- [THE PROBLEM]: Show each line of the data below that contains the string "http".

— START EXTRACTED ENTRIES —

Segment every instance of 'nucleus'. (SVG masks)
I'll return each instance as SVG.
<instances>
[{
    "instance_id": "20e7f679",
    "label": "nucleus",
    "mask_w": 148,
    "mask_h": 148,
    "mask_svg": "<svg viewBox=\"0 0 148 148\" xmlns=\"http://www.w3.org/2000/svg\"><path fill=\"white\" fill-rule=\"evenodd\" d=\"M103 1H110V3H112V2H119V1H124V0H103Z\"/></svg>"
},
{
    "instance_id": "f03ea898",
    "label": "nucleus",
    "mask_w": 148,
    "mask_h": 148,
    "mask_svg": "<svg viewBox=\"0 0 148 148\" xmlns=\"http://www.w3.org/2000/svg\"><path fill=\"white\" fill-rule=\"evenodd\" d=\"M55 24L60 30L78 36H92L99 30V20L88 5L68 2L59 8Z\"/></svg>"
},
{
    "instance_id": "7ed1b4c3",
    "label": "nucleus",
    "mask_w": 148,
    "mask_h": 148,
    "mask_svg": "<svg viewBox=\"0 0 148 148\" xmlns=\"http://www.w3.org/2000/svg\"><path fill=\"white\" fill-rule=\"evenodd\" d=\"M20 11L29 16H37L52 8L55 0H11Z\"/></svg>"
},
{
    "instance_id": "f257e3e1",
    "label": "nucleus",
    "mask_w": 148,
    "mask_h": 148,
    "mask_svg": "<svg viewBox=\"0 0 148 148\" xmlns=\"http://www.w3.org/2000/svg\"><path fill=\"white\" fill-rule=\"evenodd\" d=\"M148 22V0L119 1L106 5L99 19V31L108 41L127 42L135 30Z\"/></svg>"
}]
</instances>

— END EXTRACTED ENTRIES —

- [CORRECT OUTPUT]:
    "mask_svg": "<svg viewBox=\"0 0 148 148\" xmlns=\"http://www.w3.org/2000/svg\"><path fill=\"white\" fill-rule=\"evenodd\" d=\"M103 1H110V3H112V2H119V1H124V0H103Z\"/></svg>"
    "mask_svg": "<svg viewBox=\"0 0 148 148\" xmlns=\"http://www.w3.org/2000/svg\"><path fill=\"white\" fill-rule=\"evenodd\" d=\"M55 24L60 30L78 36H92L99 30V20L88 5L68 2L59 8Z\"/></svg>"
    "mask_svg": "<svg viewBox=\"0 0 148 148\" xmlns=\"http://www.w3.org/2000/svg\"><path fill=\"white\" fill-rule=\"evenodd\" d=\"M20 11L29 16H37L52 8L55 0H11Z\"/></svg>"
    "mask_svg": "<svg viewBox=\"0 0 148 148\" xmlns=\"http://www.w3.org/2000/svg\"><path fill=\"white\" fill-rule=\"evenodd\" d=\"M148 22V0L119 1L106 5L99 19V31L108 41L127 42L135 30Z\"/></svg>"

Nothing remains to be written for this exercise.